Il primo aspetto del sonetto da mettere in evidenza è la sua natura proemiale. Voi ch’ascoltate…, in quanto testo d’apertura del Canzoniere, svolge la funzione di “proemio” dell’opera, ossia funge da “premessa” in cui il poeta enuncia, a titolo introduttivo, le caratteristiche essenziali della raccolta e delle poesie che la compongono.

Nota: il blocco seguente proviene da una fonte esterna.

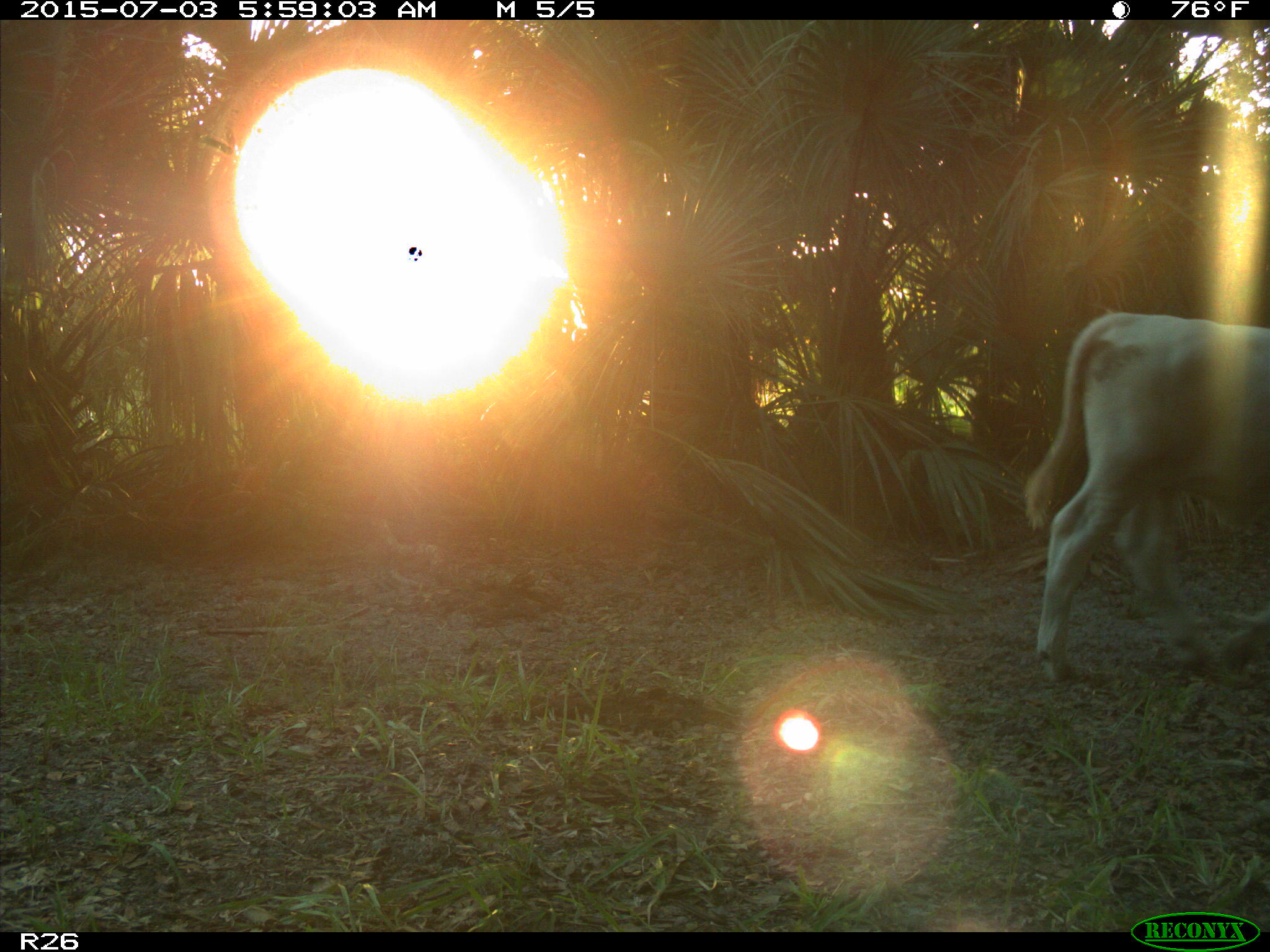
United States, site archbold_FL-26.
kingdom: Animalia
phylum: Chordata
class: Mammalia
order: Artiodactyla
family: Bovidae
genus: Bos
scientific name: Bos taurus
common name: domestic cow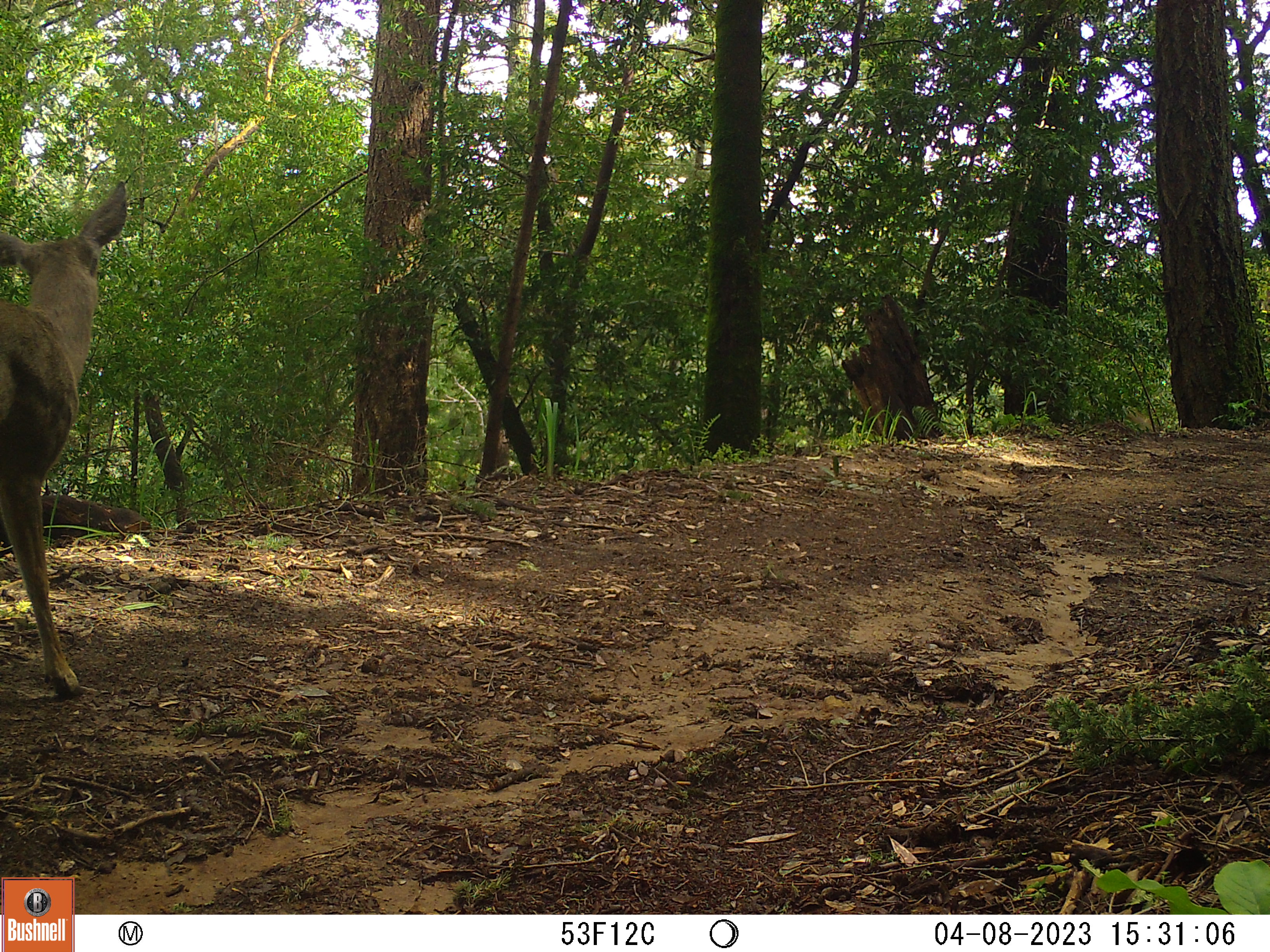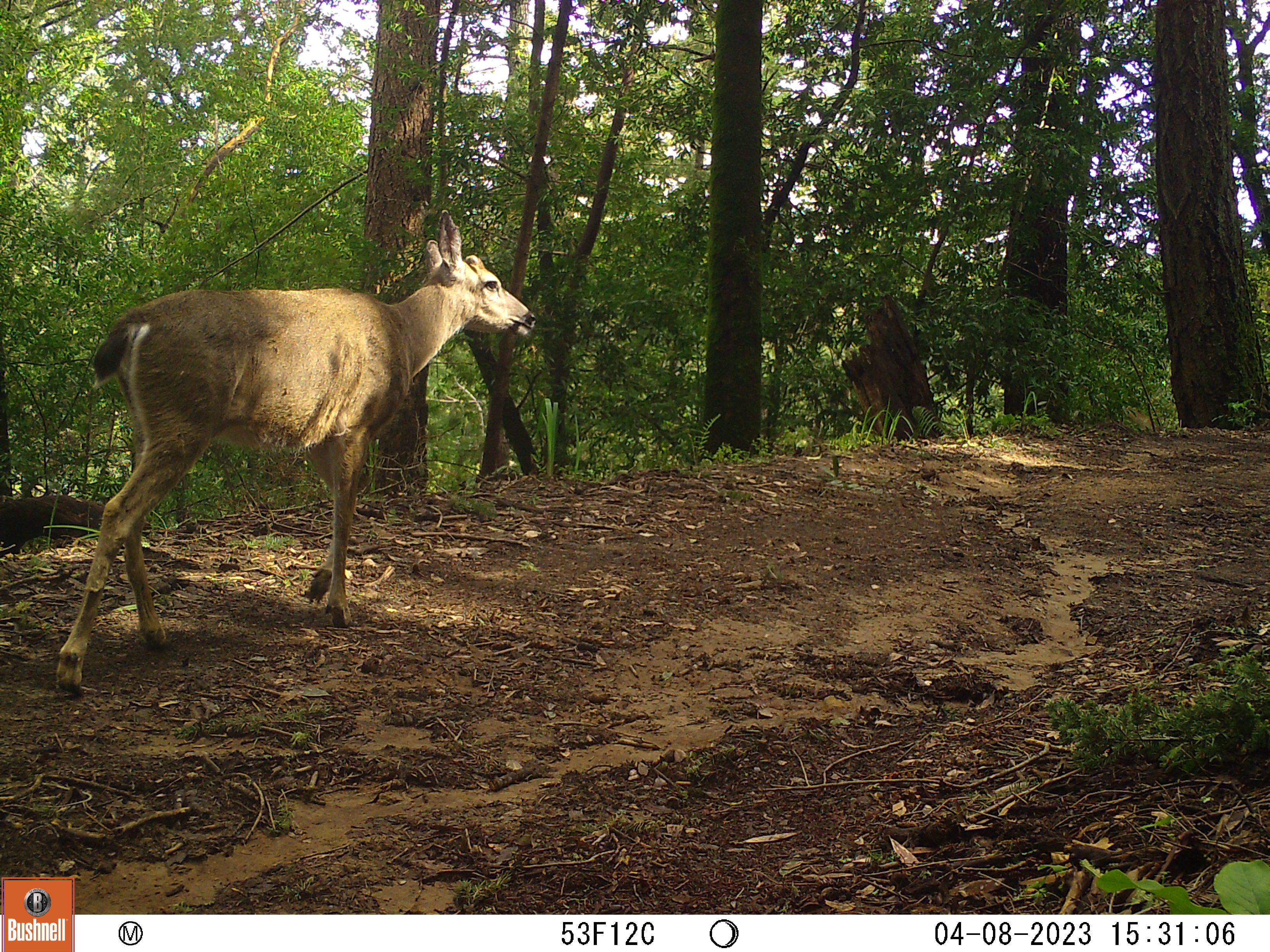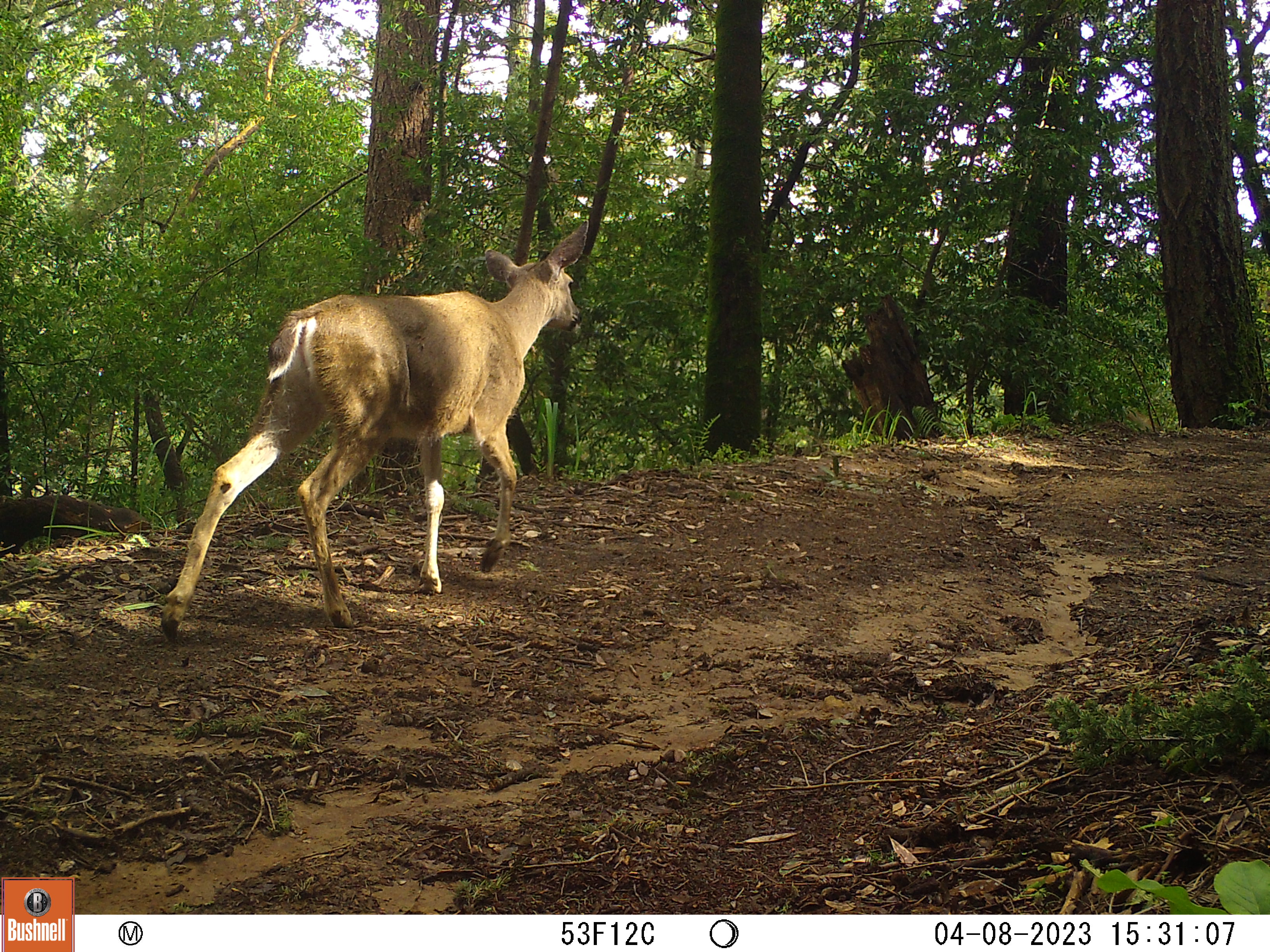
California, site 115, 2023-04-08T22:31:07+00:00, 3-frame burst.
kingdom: Animalia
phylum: Chordata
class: Mammalia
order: Artiodactyla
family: Cervidae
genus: Odocoileus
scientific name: Odocoileus hemionus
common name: mule deer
Mule deer (Odocoileus hemionus).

Leggendo con attenzione il testo, si può notare che il poeta:

1. Dichiara l’argomento dell’opera

Affermando che si tratterà della descrizione dei tormenti scaturiti da un amore risalente agli anni giovanili (v. 1: … di quei sospiri ond’io nudriva’l core…);

2. Dichiara lo stile dell’opera

Anticipando che esso sarà frammentario e vario , come diretta conseguenza della molteplicità degli stati d’animo determinati dall’amore (il poeta parla infatti di rime sparse al v. 1, e di vario stile al v. 4);

3. Indica quali sono i destinatari dell’opera

Indirizzandosi all’ideale comunità di lettori capaci di approcciare con la necessaria indulgenza, tanto la delicata esperienza di un amore giovanile, quanto la frammentarietà e varietà stilistica dell’opera che ne è scaturita (dice al v. 7: ove sia chi per prova intenda…);

4. Suggerisce il senso della raccolta

Spiegando che essa va interpretata come il documento di una fase interiore appartenente al passato, e ormai conclusa e distante (vv. 3 – 4: in sul mio primo giovenile errore, quand’era in parte altr’uom …);

5. Suggerisce la propria prospettiva sulla raccolta

Lasciando intendere una netta presa di distanze dalla leggerezza e dalla debolezza dimostrate di fronte all’amore, come si vede dall’atteggiamento esibito, che è:

– Di “modestia” per la poesia (il poeta si richiama al topos dell’appello all’indulgenza del pubblico > Spero trovar pietà… v. 8);

– Di “rammarico” per la condotta (il poeta si mostra pentito e dichiara apertamente la poca virilità e l’inconsistenza morale della sua fase giovanile> egli chiama l’amore “errore”  al v. 3, parla di “vane speranze e van dolore” al v. 6).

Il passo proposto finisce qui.